Thursday, August 11, 2011

Dottie and Howard

That is not dead which lives forever and a day,
And come strange eons, even Cthulhu gets a lay

(With apologies to George and Nick -- I just had the impulse to litter on your side of the street.)

"I'm sick of this shit," I say.

"What? What?" The missus spooks easily these days, and I guess it's my fault.

"Oh, my brain keeps throwing me these fucking Howard Waldrop stories. I don't want to write historical fiction, ever! There are always people who are righter than I am about history. It's too much work."

She looks up from her iPad, and then her phone, and then her computer, and then she actually looks up. "What are you talking about?"

"The thing is, there's a market for this kind of crap. If I did it right, I'd be signing checks."

The missus sighs. "So?"

"Okay, here's the deal. Nineteen-twenty-five. Dottie needs a new hat, right?"

"Who's Dottie?"

"Dorothy Parker. She's looking for a hat, sees a store and goes in. It's Sonia Greene's store, and while she's shopping, she mentions that she's working at a magazine that just started. It's called The New Yorker. And Sonia tells Dottie that her husband is a writer."
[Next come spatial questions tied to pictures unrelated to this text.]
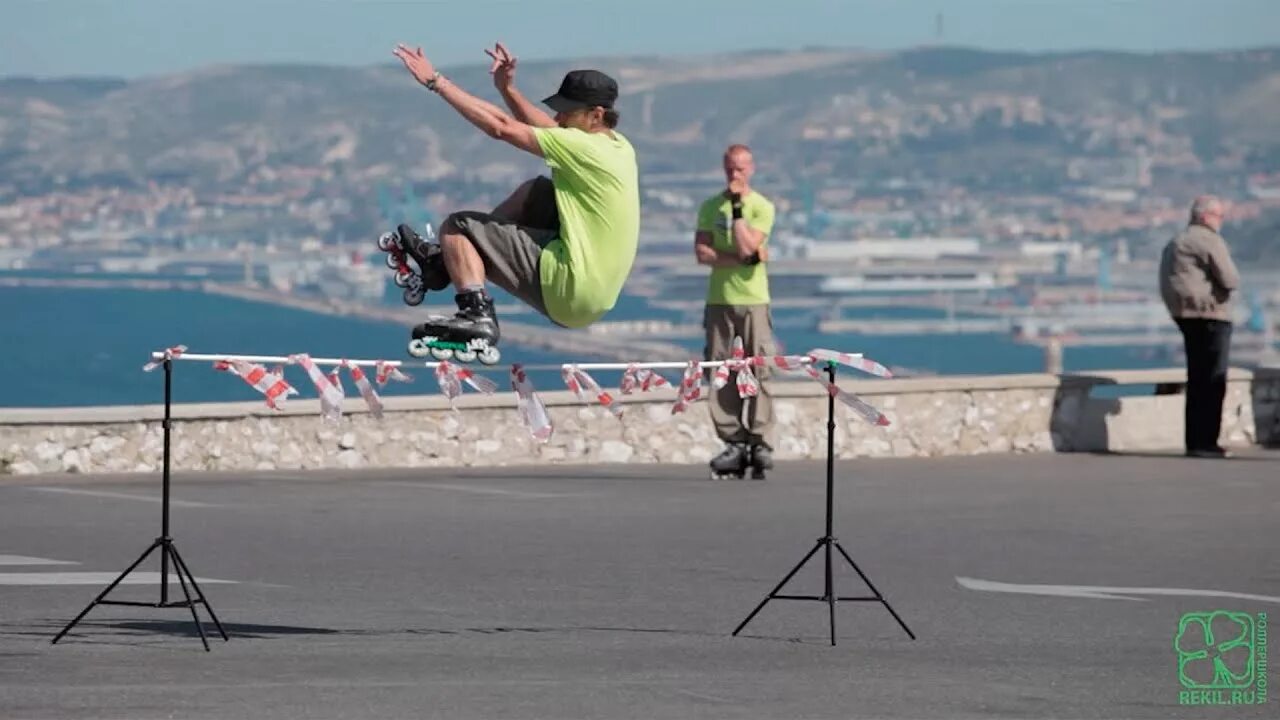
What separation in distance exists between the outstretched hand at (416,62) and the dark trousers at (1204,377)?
12120 mm

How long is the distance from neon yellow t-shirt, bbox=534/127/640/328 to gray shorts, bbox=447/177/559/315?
0.16 ft

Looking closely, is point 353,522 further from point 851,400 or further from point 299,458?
point 851,400

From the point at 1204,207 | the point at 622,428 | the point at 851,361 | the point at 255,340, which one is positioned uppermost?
the point at 1204,207

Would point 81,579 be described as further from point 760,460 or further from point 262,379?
point 760,460

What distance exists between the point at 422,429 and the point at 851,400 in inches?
378

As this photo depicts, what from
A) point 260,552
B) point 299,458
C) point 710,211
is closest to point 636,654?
point 260,552

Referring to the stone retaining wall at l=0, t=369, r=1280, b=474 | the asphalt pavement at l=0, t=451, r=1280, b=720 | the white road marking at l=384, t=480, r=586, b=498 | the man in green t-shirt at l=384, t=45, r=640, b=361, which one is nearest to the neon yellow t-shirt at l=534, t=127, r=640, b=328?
the man in green t-shirt at l=384, t=45, r=640, b=361

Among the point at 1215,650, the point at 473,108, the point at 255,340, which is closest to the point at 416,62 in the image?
the point at 473,108

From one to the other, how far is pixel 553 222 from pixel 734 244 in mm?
8004

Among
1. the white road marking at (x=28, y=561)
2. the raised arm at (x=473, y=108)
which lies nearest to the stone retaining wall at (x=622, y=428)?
the white road marking at (x=28, y=561)

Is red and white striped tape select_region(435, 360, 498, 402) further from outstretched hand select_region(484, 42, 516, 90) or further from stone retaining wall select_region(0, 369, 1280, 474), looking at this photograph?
stone retaining wall select_region(0, 369, 1280, 474)

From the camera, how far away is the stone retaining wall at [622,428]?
18828mm

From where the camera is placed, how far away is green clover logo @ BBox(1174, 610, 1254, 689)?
31.0ft

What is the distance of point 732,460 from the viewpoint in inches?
737
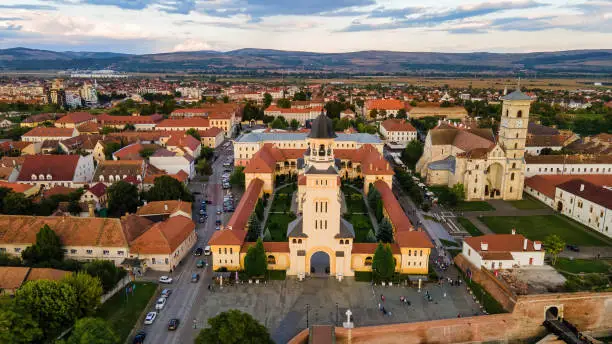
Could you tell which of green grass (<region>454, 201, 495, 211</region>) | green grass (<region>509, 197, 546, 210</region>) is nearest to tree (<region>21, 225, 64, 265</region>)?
green grass (<region>454, 201, 495, 211</region>)

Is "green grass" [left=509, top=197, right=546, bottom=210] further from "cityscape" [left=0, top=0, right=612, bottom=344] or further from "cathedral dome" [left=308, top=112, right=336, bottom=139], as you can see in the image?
"cathedral dome" [left=308, top=112, right=336, bottom=139]

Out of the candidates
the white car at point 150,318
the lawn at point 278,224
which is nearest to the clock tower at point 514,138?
the lawn at point 278,224

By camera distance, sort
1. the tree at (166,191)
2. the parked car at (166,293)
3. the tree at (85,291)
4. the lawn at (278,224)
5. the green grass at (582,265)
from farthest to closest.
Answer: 1. the tree at (166,191)
2. the lawn at (278,224)
3. the green grass at (582,265)
4. the parked car at (166,293)
5. the tree at (85,291)

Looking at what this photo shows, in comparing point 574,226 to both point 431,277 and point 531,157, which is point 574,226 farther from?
point 431,277

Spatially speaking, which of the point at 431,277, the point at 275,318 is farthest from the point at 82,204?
the point at 431,277

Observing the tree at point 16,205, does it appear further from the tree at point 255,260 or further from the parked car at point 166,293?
the tree at point 255,260

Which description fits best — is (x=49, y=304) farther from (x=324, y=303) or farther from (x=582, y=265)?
(x=582, y=265)
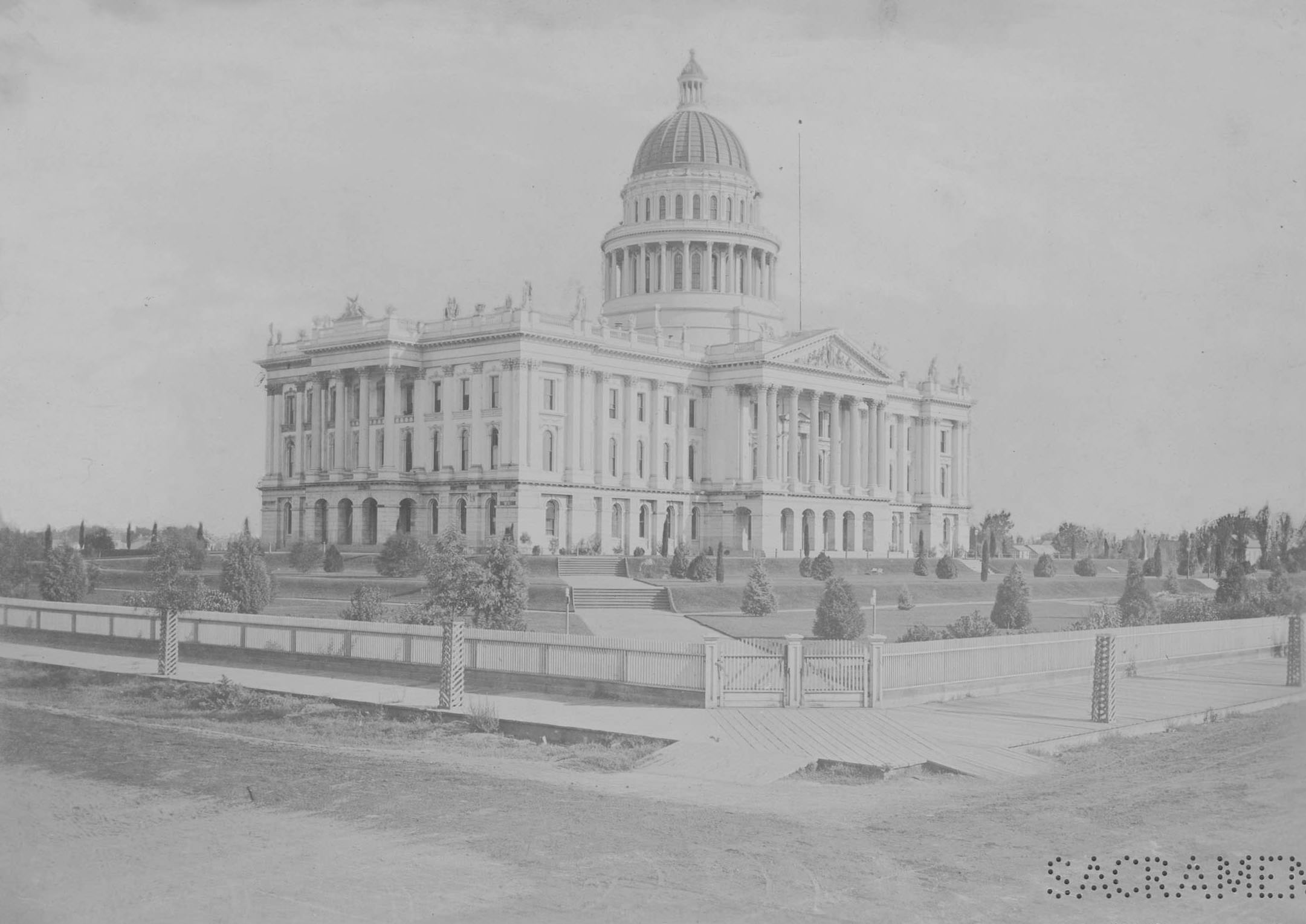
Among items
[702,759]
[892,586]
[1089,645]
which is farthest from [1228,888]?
[892,586]

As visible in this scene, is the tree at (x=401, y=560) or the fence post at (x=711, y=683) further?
the tree at (x=401, y=560)

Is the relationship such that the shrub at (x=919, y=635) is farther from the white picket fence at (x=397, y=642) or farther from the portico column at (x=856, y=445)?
the portico column at (x=856, y=445)

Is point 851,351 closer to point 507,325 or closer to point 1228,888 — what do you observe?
point 507,325

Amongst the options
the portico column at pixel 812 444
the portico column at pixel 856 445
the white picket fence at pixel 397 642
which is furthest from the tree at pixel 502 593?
the portico column at pixel 856 445

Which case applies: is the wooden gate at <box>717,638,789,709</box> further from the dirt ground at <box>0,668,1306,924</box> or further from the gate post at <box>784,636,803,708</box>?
the dirt ground at <box>0,668,1306,924</box>

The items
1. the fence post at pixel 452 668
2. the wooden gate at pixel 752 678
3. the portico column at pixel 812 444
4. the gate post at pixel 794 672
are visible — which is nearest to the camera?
the gate post at pixel 794 672

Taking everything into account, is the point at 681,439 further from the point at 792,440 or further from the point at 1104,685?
the point at 1104,685

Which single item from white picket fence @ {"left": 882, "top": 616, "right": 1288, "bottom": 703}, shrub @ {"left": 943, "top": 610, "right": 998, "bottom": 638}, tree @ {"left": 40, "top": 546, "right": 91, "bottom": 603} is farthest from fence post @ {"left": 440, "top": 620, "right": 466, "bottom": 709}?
tree @ {"left": 40, "top": 546, "right": 91, "bottom": 603}
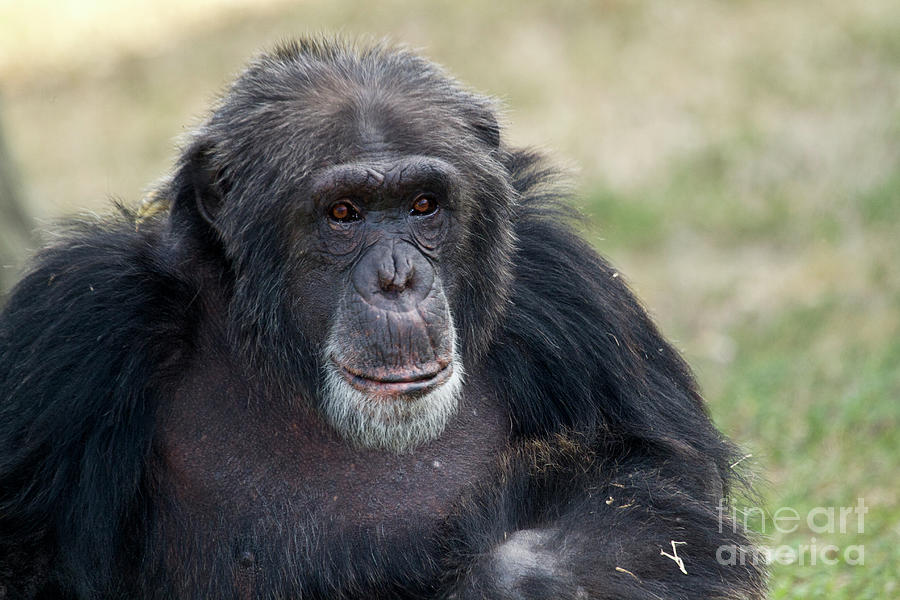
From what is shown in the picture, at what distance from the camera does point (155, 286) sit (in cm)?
509

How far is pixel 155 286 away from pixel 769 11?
38.7ft

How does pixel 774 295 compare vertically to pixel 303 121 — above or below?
below

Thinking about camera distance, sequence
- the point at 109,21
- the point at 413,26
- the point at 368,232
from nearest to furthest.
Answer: the point at 368,232, the point at 413,26, the point at 109,21

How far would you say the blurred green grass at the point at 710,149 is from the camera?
26.5 ft

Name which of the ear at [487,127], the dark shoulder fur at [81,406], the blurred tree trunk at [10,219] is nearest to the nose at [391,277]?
the ear at [487,127]

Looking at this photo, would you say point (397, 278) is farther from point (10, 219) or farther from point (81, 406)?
point (10, 219)

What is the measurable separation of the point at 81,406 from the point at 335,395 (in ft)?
3.48

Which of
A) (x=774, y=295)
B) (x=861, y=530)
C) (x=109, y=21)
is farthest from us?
(x=109, y=21)

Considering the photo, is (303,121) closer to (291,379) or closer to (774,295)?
(291,379)

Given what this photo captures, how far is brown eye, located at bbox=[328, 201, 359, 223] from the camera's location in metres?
4.80

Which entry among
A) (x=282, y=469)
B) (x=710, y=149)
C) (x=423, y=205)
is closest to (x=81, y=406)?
(x=282, y=469)

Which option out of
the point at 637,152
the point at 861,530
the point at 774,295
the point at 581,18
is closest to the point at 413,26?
the point at 581,18

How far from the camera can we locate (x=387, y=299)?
15.2 feet

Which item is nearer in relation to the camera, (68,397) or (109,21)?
(68,397)
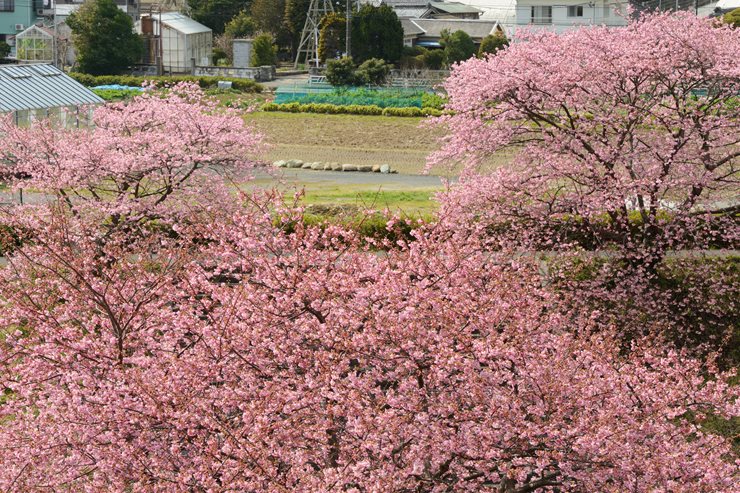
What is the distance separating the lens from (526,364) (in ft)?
34.6

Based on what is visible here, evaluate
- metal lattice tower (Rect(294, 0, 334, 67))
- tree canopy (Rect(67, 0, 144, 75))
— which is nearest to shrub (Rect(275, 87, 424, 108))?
metal lattice tower (Rect(294, 0, 334, 67))

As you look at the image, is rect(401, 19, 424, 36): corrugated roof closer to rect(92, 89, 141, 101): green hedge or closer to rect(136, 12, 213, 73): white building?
rect(136, 12, 213, 73): white building

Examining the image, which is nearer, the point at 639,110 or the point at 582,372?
the point at 582,372

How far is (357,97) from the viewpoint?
57.0 meters

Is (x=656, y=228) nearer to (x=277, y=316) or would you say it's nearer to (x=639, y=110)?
(x=639, y=110)

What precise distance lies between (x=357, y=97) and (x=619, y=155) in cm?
3752

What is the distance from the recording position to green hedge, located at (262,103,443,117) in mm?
53250

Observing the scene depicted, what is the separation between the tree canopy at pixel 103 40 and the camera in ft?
230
There's a sound of music as the missus goes back to her maze game on the iPad. "Sonia's husband..."

"Lovecraft. H.P. Lovecraft. He winds up a traveling reporter like A.J. Liebling or Calvin Trillin, only earlier. So it would be kinda like a cross between The X-Files and The Thin Man. Screwball romantic comedy with supernatural mysteries."

"How do you get romantic comedy out of that?"

"Look, Dorothy Parker said that all she needed in a man was that he be ruthless and stupid. Lovecraft's exactly wrong for her! It's got to happen! And you look at the history, you get the impression Sonia wasn't really that into Howard. He was just a project to her."

"O000000-kay."

"He'd put some brakes on Parker's boozing, and she'd make him eat his fucking greens. 'O crepuscular light that shines from the East, I think the most merciful thing in the world is the inability of the human mind to correlate its contents.' 'Well, it doesn't just happen, darling. Get me another, and make it a double or I'll pretend I don't know what crepuscular means.' They'd be swell together.

"And the whole New Yorker would change. I mean, Lovecraft mentions he's got a line to the forgotten Boy Poet of the Sierras, starts sending Ross letter after letter until he breaks down and publishes Lafcadio Hearn and Lord Dunsany.

"And let's be serious. What we call New Journalism? It started back then. Lovecraft was a lefty Tom Wolfe, but Robert Howard's reporting on the Texas oilfields was sober gonzo, the most motherfuckingest shit you ever read, and Ross whipped that shit into shape, put a real shine on it."

I can sense my enthusiasm getting the better of me.

"That was the best fucking magazine of all time! It had the best qualities of the early New Yorker, Weird Tales, sixties and seventies Rolling Stone and Esquire -- but what really gets me? H.P. Lovecraft and Dorothy Parker get happy, fulfilling lives. They give each other mutual annihilation of tragedy, the way we do."

The music from the missus's iPad stops as she freezes the game. "Wait a minute. Did that really happen?"

"No."

And then the question comes, posed in that sweet tone of innocence that makes me wonder how much she's joking.

"Why not?"

2 comments:

NM said...

Ever read "Weird Tales" by Fred Chappell, which dramatized the meeting of Lovecraft and Hart Crane?

Sean Craven said...

Oh, my God, no. I must. That name Fred Chappell sounds familiar -- did he do a novel called Dagon? It was literary Southern Gothic with a twist 'o Lovecraft -- not bad at all.